Una prova eloquente dell’attitudine positiva dell’opinione pubblica nei confronti di un ruolo più attivo dello Stato contro i fenomeni recessivi viene fornita da Nicola Piepoli: “Il 73 per cento dei cittadini ritiene necessario investire risorse comuni per le scuole e gli ospedali. E il 38 per cento degli italiani – ben 24 milioni di persone – offrirebbe in prestito per 2 anni un capitale complessivo di 100 miliardi. Esattamente ciò di cui abbiamo bisogno per far ripartire la crescita”.

Il precedente tedesco

È una filosofia – precisa lo studioso rispondendo al corrispondente della Frankfurter Algemeine Zeitung Tobias Piller scettico sulla reazione dei mercati a una vittoria dei referendum anti-austerità – che ha guidato la strategia da 4 miliardi di euro portata avanti dal governo tedesco per promuovere l’emancipazione e il riequilibrio economico dei Lander orientali all’indomani della riunificazione. Consentendo alla Germania di divenire la nazione leader del Vecchio Continente.

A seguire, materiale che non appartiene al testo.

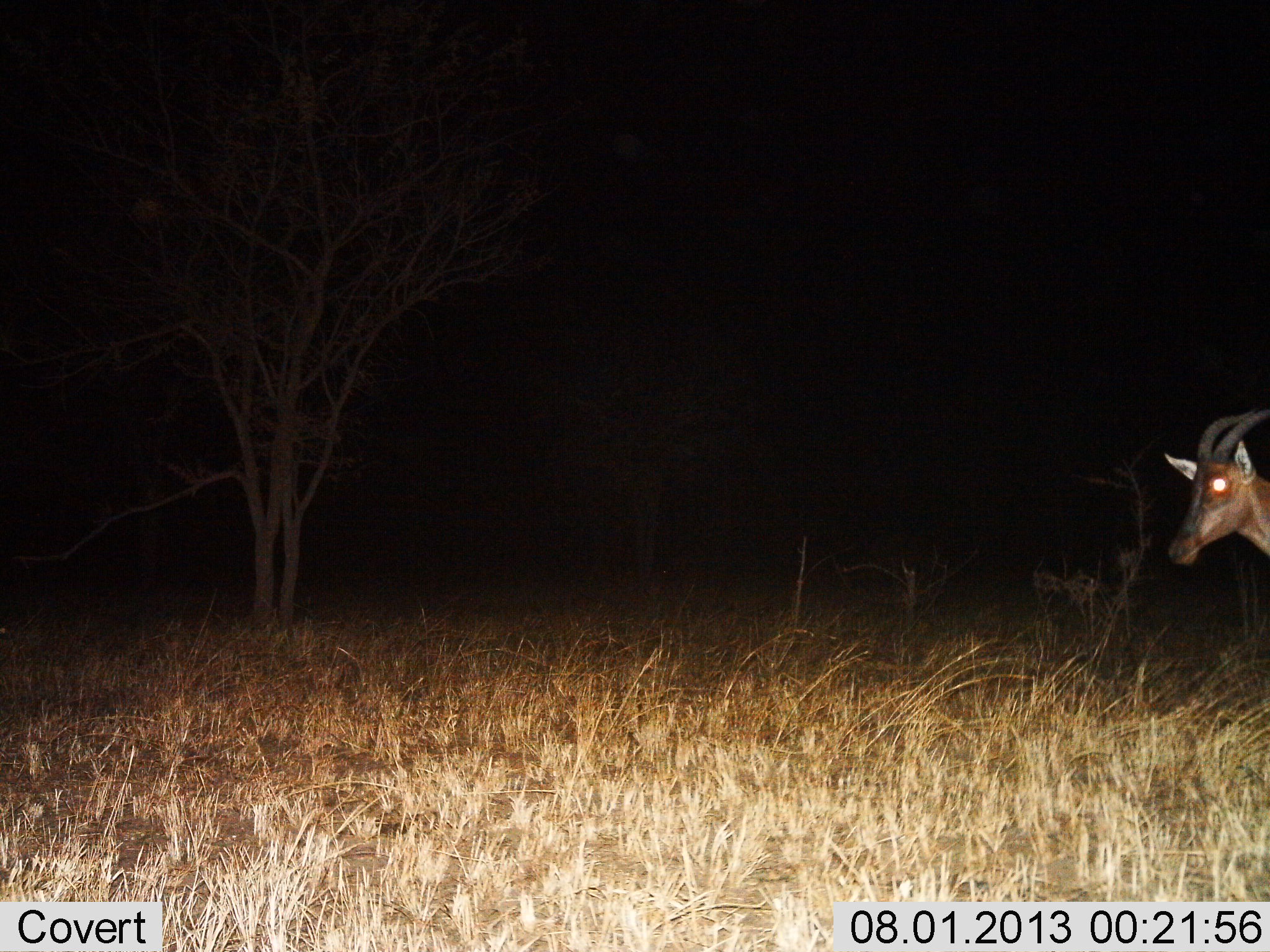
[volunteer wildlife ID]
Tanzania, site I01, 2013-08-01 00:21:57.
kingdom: Animalia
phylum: Chordata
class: Mammalia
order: Artiodactyla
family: Bovidae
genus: Damaliscus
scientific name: Damaliscus lunatus jimela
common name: topi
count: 1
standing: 62%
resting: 6%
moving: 31%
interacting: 0%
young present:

La strada per il governo Renzi

Una visione analoga, rileva il responsabile dell’istituto di ricerca, che dovrebbe guidare le scelte delle istituzioni europee e dello stesso governo Renzi: “Esecutivo che per il 40 per cento dei cittadini arriverà al termine della legislatura”.

A suo giudizio, la crisi economica violenta e persistente che ha colpito l’UE avrebbe dovuto spingere gli Stati ad adottato le misure già sperimentate a partire dagli anni Trenta. Soprattutto in un’Italia nella quale il mercato non funziona nella forma virtuosa propugnata dal pensiero liberista.

L’ambizione dei referendum anti-austerità

A questo scopo, rileva il giurista Giulio Salerno, sono state concepite le richieste referendarie. Nessuna delle quali mette a rischio l’adesione dell’Italia al Fiscal Compact e il rispetto dei nostri impegni internazionali.

L’obiettivo è “rimuovere una lettura fanatica e rigida dell’austerità che ostacola ogni strategia di crescita. E chiamare la Consulta a pronunciarsi sulla compatibilità di tale interpretazione con la Costituzione repubblicana”.

Esattamente come accade in Germania, con il coinvolgimento continuo del Tribunale federale costituzionale riguardo le scelte finanziarie adottate in sede europea.